> TEXT SHOWN:

I also want to thank the following people for the constructive comments that they added to the text of the thesis made available in its first draft on Google Drive: Christine Young (proofreading the article in English), Wilfrid Niobet (one idea, eight comments, six corrections), Célya Gruson-Daniel (three comments, four corrections), Olivia Dejean (nine corrections), Michaël Jeulin (seven corrections), Catherine Thiolon (ten comments), Caroline Dandurand (five comments), Diane Le Hénaff (three comments), Sophie Aubin (two comments), Nicolas Ricci (one comment), Pauline Rivière (one comment), Frédérique Bordignon (one comment), Sylvie Cocaud (one comment), Marjolaine Hamelin (one comment), Silvère Hanguehard (one comment), Christine Sireyjol (one comment), Odile Viseux (one comment), Véronique Decognet (one comment), Dominique Fournier (two corrections) and all of the “unknown soldiers” who remained anonymous in their comments (82 corrections).

Mathieu ANDRO November 2017

Introduction

Libraries already resort to outsourcing certain tasks involved in entering bibliographic records, cataloguing, indexation or OCR correction, to service providers in countries where labor is inexpensive. This outsourcing has remained within a contractual and limited framework and has not profoundly overturned the underlying ways in which libraries work. However, with the development of crowdsourcing, it is possible to imagine externalizing (outsourcing) some of these tasks not to service providers but to “crowds” of Internet users and therefore having amateurs carry out some of the professionals’ work. Crowdsourcing thus changes the paradigm up on which libraries are based, which now largely centers around the creation and conservation of collections. It also changed the relationship between the service providers, namely the librarians, and their consumers, namely the users. The latter are also becoming active producers of services. Crowdsourcing could also interrogate the collection management policies of libraries, which anticipate need based on a supply that is not directly or immediately determined by demand. This is especially the case with the on-demand digitization by crowdfunding, a form of crowdsourcing that calls not on the work of crowds, but on their financial resources, or with the printing on demand which is inseparable from it. With these on-demand economic models, the collection management policy is finally shared with users who decide what will be digitized and/or printed. In this way, the collections become the work of the users.

This book has the goal of providing responses to the question of relying on crowdsourcing for library professionals, as well as for students, researchers in information and communication sciences and, more generally, people interested in collective intelligence projects. It is the result of a thesis on information and communication sciences that simultaneously includes action research, an experiment and an analysis of the literature [AND 16]. This thesis itself has previously been the subject of an article using the main contributions [AND 17].

Beyond the questions of costs/benefits and advantages/disadvantages, the question of an evolution of the librarian’s profession refocused on their singular skills will be addressed. This work also has the scientific goal of providing a contribution to knowledge of crowdsourcing on the theoretical and conceptual level around economic models.

This work is limited to the application of crowdsourcing in the area of digitization and digital libraries. Since the 1990s, the digitization of documents has been widespread in libraries. Today, with mass digitization and the development of gigantic digital libraries such as Google Books, which has crossed the threshold of 30 million books, or Internet Archive, Hathi Trust, Europeana, the “harvester” of European digital libraries, it is becoming more and more difficult to identify printed matter that has not been digitized and still deserves to be, among the 130 million1 existing titles printed since the invention of printing.

> COLLECTED MATERIAL:

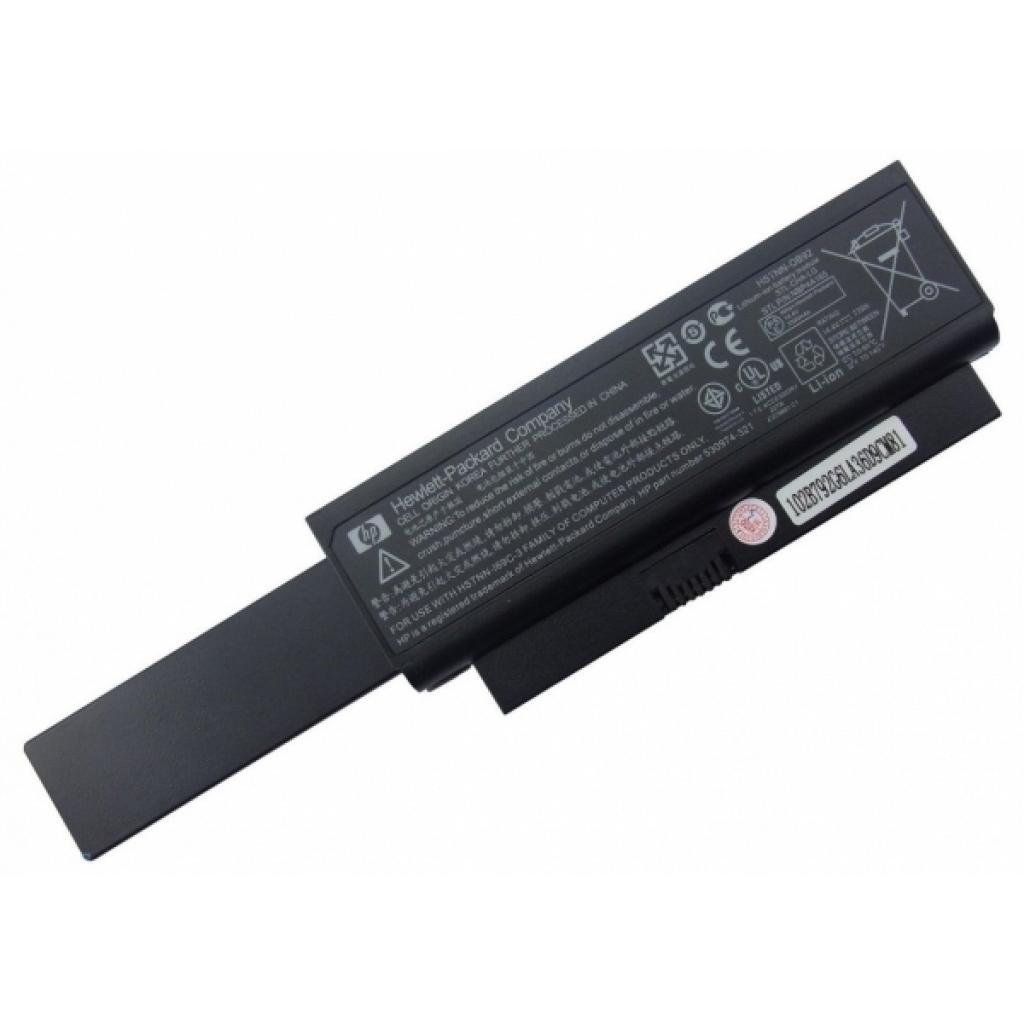 Акумулятор до ноутбука HP ProBook 4310s HSTNN-OB92 5100mAh (73Wh) 8cell 14.4V Li-ion (A47079) - зображення 1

> WORK ORDER: List every digital library that the text about crowdsourcing in libraries names as an example of a gigantic digital library.

> SOLUTION: Google Books, Internet Archive, Hathi Trust, Europeana